Source >>
I have a working solution but I know it is inefficient and am trying to improve upon it. In it's OnSurfaceCreated() method, Thread 1 creates two textures. Thread 2, in it's draw method, does a glReadPixels() into a ByteBuffer (let's refer to it as bb). Thread 2 then signals to Thread 1 that a new frame is ready, at which point Thread 1 invokes glTexSubImage2D(bb) to update it's texture with the new data from Thread 2, and proceed with it's "blending" in order to generate a new frame.
This architecture works better on some Android devices than others, and I have been able to garner a slight improvement in performance by using PBOs. But I figured that by using so-called "direct textures" via the EGL Image extension (https://software.intel.com/en-us/articles/using-opengl-es-to-accelerate-apps-with-legacy-2d-guis) I would gain some benefit by removing the need for the costly glTexSubImage2D() call. Yes, I'd still have the glReadPixels() call which bothers me still but at least I should measure some improvement. In fact, at least on a Samsung Galaxy Tab S (Mali T628 GPU) my new code is dramatically slower than before! How can this be?
In the new code Thread 1 instantiates the EGLImage object by using gralloc and proceeds to bind it to a texture:
// note gbuffer::create() is a wrapper around gralloc
buffer = gbuffer::create(width, height, gbuffer::FORMAT_RGBA_8888);
EGLClientBuffer anb = buffer->getNativeBuffer();
EGLImageKHR pEGLImage = _eglCreateImageKHR(eglGetCurrentDisplay(), EGL_NO_CONTEXT, EGL_NATIVE_BUFFER_ANDROID, (EGLClientBuffer)anb, attrs);
glBindTexture(GL_TEXTURE_2D, texid); // texid from glGenTextures(...)
_glEGLImageTargetTexture2DOES(GL_TEXTURE_2D, pEGLImage);
Then Thread 2 in it's main loop does it's off-screen render-to-texture stuff and essentially pushes the data back over to Thread 1 via glReadPixels() with the destination address as the backing storage behind the EGLImage:
void* vaddr = buffer->lock();
glReadPixels(0, 0, width, height, GL_RGBA, GL_UNSIGNED_BYTE, vaddr);
buffer->unlock();
How can this be slower than glReadPixels() into a ByteBuffer followed by glTexSubImage2D from the aforementioned ByteBuffer? I'm also interested in alternative techniques as I am not limited to OpenGL-ES 2.0 and can use OpenGL-ES 3.0. I have tried FBOs but ran into some issues.

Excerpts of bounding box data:
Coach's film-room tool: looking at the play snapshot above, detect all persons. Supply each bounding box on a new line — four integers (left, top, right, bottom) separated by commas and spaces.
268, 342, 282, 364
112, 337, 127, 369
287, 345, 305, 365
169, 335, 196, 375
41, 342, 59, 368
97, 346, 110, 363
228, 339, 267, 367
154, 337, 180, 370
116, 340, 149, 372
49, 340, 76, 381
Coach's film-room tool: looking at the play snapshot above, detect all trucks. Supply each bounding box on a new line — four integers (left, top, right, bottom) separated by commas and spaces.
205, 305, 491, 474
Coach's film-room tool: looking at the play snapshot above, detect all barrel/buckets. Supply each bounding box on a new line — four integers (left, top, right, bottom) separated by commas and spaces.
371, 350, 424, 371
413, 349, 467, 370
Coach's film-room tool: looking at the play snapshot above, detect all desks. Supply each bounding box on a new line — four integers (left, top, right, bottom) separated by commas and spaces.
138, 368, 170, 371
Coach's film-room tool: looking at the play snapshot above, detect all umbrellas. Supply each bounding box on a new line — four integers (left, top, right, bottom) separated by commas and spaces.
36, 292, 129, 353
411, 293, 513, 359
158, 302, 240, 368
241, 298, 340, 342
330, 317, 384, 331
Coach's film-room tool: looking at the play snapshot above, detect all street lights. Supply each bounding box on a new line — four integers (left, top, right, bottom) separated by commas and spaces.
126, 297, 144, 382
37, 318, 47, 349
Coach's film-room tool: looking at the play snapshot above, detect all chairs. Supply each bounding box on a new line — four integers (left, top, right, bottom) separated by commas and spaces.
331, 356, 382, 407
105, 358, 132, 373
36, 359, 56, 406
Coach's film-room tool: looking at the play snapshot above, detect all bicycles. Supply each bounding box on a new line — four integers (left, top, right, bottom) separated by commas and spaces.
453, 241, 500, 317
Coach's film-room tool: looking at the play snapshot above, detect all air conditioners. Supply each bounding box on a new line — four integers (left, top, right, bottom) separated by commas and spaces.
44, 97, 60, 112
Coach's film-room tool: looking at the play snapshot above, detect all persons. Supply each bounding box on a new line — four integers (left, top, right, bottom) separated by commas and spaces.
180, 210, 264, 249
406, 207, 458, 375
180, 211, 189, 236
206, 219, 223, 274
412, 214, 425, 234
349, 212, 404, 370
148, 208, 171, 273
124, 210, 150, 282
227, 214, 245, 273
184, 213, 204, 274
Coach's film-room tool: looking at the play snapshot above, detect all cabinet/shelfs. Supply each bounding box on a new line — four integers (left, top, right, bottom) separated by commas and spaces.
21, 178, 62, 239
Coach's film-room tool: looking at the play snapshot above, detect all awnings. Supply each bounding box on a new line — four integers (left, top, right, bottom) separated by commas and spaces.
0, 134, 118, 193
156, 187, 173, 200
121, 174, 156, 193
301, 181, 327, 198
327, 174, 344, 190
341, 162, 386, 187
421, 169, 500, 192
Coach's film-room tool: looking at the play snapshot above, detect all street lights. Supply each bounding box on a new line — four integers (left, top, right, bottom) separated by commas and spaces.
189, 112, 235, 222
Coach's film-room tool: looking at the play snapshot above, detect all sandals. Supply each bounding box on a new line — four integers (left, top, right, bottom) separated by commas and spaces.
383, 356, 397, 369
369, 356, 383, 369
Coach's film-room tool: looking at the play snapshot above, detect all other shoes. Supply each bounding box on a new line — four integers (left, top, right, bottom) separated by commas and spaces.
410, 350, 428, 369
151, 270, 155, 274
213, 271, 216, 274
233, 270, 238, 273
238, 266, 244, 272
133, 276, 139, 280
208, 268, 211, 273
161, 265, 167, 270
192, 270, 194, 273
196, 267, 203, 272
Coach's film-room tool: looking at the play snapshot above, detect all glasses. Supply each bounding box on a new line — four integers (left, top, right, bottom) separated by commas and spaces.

The tasks >>
1. Answer these questions about the post on EGL images:
(a) On which device does the new code run dramatically slower?
(b) According to the code comment, what is gbuffer::create() a wrapper around?
(c) Besides OpenGL-ES 2.0, which version can the poster use?
2. Rescale the stretch of rows from the one containing "detect all sandals." through the end of the rows. Write out only that stretch again, requests included, multiplying every bounding box coordinate in the answers by 1.65 and rounding to whole numbers, with halves rounded up.
The text and the rows were taken from unrelated sources.

Expected outputs >>
1.
(a) A Samsung Galaxy Tab S (Mali T628 GPU).
(b) Gralloc.
(c) OpenGL-ES 3.0.

2.
Coach's film-room tool: looking at the play snapshot above, detect all sandals. Supply each bounding box on a new line — four integers (left, top, right, bottom) separated by commas and spaces.
632, 587, 655, 609
609, 587, 632, 609
Coach's film-room tool: looking at the play snapshot above, detect all other shoes. Supply each bounding box on a new line — four integers (left, top, right, bottom) separated by commas and spaces.
677, 578, 706, 609
249, 446, 256, 452
351, 447, 356, 452
384, 446, 393, 450
393, 439, 403, 449
219, 455, 229, 462
343, 442, 348, 450
266, 437, 276, 446
317, 446, 320, 450
323, 441, 335, 449
Coach's film-room tool: looking at the play snapshot above, detect all glasses. Supply each bounding box on a new line — four integers (left, top, right, bottom) separated by commas and spaces.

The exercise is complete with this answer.